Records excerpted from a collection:
## Begin
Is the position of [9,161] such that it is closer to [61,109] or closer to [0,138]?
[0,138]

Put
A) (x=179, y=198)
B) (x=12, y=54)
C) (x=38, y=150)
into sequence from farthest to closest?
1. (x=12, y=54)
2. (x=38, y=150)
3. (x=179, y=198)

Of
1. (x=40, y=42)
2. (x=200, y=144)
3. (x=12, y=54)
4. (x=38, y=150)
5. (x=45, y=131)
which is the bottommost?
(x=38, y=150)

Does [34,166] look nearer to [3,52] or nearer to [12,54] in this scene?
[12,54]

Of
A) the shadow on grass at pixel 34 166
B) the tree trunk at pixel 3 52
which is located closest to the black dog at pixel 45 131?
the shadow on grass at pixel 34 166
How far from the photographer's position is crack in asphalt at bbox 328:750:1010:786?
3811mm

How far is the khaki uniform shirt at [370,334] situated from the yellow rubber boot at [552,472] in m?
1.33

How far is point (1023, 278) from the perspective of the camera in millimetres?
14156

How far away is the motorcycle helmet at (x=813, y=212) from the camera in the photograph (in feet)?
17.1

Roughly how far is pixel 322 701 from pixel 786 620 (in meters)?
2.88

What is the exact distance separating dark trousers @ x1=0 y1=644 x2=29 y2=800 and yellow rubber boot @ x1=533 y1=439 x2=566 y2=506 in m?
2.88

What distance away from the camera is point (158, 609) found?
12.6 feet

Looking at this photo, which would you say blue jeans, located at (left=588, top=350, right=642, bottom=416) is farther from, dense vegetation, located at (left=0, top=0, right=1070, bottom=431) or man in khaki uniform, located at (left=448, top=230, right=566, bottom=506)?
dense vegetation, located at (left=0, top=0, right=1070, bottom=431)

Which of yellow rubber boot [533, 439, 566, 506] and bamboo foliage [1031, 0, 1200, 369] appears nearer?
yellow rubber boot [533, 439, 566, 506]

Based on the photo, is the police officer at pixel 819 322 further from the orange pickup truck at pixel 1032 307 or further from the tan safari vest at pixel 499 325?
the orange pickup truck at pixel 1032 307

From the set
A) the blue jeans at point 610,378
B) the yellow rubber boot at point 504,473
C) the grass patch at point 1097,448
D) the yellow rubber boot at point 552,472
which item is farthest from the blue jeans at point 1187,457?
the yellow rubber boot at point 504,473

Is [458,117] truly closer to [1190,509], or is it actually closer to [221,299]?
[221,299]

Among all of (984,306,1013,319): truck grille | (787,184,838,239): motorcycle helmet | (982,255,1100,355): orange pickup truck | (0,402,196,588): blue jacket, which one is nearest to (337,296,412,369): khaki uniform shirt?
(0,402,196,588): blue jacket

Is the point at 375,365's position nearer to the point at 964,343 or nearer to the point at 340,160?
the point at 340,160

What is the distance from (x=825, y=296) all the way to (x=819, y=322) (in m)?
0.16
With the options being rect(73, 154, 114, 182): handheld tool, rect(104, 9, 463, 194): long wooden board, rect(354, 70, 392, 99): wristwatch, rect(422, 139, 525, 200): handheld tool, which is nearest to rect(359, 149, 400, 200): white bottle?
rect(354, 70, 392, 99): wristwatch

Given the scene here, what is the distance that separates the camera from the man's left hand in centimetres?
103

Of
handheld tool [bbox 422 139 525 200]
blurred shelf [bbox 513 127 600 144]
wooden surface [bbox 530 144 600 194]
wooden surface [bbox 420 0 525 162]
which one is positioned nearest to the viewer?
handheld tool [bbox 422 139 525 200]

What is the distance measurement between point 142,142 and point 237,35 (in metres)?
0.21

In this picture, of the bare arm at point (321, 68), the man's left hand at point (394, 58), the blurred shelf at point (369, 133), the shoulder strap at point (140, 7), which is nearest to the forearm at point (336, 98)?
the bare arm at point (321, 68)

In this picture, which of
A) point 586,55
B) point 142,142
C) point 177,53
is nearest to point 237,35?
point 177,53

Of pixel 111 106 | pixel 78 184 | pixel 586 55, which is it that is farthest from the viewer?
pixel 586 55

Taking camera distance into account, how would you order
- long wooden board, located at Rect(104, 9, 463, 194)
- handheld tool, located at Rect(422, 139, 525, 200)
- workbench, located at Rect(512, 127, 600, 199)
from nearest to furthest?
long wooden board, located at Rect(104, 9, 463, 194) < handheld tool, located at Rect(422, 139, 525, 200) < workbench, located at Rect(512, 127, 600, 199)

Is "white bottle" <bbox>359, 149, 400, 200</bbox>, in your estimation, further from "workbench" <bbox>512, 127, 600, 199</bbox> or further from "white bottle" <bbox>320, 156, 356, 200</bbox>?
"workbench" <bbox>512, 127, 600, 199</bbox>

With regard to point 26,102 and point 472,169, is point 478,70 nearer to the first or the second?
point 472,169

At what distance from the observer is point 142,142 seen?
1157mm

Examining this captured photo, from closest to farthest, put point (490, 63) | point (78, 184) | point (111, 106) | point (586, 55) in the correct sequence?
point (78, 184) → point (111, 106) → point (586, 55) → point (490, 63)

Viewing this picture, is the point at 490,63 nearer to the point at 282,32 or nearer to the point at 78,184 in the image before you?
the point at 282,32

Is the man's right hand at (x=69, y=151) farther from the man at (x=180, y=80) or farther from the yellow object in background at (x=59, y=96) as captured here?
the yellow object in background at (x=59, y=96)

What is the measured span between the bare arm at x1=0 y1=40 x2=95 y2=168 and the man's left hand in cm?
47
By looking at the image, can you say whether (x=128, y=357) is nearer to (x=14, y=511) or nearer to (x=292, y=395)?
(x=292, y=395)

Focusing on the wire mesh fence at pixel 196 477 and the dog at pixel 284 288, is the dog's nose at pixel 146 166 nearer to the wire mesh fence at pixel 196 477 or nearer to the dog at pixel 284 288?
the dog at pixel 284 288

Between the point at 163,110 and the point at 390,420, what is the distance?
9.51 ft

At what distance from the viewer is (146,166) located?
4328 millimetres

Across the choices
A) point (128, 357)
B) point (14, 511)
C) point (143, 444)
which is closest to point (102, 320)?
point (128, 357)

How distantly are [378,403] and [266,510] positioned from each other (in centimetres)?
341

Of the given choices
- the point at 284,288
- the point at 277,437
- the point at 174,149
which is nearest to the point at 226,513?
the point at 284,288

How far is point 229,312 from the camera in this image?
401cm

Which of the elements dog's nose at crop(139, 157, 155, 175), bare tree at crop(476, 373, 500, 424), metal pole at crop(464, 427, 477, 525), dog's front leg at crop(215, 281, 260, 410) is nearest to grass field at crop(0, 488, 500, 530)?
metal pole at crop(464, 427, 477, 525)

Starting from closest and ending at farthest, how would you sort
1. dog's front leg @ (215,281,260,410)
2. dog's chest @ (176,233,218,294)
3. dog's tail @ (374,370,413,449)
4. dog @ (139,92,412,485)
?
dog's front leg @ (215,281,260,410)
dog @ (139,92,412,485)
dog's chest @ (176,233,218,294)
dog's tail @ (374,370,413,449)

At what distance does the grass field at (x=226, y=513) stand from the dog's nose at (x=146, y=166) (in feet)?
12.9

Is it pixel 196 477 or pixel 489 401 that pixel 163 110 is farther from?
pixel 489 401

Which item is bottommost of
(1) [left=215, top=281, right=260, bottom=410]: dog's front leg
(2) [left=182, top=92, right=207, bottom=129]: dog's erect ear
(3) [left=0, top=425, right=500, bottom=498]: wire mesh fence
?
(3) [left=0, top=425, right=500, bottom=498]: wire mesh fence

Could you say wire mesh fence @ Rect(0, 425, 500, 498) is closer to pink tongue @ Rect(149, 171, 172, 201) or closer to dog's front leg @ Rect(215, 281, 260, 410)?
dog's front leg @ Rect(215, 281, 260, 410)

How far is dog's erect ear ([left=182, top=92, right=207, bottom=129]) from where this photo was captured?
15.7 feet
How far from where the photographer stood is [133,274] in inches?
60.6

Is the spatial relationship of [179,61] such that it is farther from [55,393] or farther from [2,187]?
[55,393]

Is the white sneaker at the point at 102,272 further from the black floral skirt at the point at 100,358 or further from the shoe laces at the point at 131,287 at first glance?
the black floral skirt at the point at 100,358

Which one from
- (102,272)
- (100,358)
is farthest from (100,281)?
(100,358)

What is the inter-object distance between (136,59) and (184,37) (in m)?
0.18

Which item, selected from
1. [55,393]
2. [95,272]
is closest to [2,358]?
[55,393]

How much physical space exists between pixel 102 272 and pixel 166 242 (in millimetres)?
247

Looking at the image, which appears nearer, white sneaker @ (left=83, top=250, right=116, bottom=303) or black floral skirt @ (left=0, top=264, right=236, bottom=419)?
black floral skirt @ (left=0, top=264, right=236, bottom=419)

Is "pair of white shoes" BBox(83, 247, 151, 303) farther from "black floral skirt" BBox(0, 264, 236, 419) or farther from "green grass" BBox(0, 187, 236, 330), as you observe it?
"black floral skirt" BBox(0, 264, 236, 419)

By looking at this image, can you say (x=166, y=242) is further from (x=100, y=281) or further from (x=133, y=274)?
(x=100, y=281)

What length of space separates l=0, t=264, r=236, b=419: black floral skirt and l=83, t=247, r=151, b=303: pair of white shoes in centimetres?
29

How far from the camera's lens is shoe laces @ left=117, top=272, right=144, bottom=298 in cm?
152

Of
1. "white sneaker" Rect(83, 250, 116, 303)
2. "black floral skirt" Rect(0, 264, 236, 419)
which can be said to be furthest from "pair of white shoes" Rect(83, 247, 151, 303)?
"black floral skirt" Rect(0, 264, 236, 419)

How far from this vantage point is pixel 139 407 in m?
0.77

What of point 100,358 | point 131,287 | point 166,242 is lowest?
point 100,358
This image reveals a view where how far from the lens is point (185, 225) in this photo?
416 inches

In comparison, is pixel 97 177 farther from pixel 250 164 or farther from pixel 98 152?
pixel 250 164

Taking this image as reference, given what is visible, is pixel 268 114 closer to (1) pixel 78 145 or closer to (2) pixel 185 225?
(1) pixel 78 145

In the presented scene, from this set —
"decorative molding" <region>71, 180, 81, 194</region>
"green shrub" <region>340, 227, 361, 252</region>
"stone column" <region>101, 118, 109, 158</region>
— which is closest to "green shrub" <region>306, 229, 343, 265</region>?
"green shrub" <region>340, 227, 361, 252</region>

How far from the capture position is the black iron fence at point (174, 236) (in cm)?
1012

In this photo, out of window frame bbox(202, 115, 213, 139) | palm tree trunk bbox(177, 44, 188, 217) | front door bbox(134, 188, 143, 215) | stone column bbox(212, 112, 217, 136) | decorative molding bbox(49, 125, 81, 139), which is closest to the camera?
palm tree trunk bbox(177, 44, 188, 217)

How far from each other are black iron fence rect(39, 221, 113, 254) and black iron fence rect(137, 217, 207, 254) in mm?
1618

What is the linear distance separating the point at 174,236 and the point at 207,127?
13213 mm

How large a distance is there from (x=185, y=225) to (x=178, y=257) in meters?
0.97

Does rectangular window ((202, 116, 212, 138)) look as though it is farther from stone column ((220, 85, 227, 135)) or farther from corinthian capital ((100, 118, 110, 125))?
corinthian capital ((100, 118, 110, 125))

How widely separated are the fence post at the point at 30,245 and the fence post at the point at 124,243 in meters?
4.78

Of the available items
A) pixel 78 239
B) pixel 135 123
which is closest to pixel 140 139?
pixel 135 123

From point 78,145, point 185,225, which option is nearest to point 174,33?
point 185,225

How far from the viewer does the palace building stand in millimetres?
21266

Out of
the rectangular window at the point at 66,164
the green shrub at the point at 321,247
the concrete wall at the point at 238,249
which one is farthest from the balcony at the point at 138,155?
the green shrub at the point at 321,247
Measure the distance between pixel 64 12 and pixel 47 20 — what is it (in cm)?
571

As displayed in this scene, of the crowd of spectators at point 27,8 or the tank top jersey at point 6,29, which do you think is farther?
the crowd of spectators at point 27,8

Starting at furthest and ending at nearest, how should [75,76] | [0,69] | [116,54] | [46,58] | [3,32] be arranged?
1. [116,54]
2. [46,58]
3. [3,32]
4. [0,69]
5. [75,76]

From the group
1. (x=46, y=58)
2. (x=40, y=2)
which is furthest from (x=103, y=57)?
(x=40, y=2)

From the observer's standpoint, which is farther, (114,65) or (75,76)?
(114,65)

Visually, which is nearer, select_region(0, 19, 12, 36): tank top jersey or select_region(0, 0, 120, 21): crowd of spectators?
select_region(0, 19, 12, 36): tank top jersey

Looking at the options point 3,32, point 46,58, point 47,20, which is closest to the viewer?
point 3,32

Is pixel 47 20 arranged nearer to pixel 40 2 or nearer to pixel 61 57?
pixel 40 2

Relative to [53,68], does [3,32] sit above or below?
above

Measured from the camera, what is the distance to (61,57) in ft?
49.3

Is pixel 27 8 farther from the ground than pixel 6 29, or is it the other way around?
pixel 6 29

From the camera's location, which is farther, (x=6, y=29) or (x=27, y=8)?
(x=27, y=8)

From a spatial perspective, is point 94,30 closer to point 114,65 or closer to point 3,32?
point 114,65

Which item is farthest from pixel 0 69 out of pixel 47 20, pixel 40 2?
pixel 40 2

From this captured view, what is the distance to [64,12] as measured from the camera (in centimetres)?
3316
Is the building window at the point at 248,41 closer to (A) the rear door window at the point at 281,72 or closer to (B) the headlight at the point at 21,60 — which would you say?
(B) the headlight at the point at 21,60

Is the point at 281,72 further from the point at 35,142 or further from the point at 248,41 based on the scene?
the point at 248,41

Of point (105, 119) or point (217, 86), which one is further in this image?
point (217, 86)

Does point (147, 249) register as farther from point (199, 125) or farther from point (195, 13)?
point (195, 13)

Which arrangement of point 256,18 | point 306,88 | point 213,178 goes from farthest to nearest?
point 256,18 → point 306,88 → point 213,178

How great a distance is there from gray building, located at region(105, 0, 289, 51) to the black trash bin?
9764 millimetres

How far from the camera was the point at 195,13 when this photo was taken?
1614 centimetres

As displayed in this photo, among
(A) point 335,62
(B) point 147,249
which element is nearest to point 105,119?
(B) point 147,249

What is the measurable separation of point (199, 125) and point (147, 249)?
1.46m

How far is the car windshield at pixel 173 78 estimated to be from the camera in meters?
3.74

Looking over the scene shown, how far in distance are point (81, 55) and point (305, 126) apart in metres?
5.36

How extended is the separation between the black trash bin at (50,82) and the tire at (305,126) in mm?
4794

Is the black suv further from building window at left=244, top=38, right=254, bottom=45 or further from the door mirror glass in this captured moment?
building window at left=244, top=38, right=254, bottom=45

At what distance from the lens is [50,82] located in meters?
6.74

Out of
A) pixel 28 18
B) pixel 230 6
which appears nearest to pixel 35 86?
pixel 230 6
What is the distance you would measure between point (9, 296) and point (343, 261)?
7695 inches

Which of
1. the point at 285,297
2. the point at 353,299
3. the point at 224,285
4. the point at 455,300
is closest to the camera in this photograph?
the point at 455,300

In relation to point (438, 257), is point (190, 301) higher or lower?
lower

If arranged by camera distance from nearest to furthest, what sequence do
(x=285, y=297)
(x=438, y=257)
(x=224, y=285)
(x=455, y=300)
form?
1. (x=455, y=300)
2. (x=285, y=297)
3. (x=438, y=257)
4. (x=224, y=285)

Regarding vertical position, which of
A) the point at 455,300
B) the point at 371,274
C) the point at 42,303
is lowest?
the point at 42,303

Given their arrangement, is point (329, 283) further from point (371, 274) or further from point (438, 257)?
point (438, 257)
## End
Retype nothing except the lines from the line holding "What is the distance you" through the last line of the entries, both included.

◆ **RESULT OF THE TASK**:
What is the distance you would measure between point (9, 296) and point (343, 261)?
7695 inches

Which of
1. the point at 285,297
2. the point at 353,299
3. the point at 224,285
4. the point at 455,300
is closest to the camera in this photograph?
the point at 455,300

In relation to point (438, 257), is point (190, 301) higher or lower?
lower

If arranged by camera distance from nearest to furthest, what sequence do
(x=285, y=297)
(x=438, y=257)
(x=224, y=285)
(x=455, y=300)
form?
1. (x=455, y=300)
2. (x=285, y=297)
3. (x=438, y=257)
4. (x=224, y=285)

Regarding vertical position, which of
A) the point at 455,300
B) the point at 371,274
C) the point at 42,303
is lowest?
the point at 42,303

Given their arrangement, is point (329, 283) further from point (371, 274) or further from point (438, 257)?
point (438, 257)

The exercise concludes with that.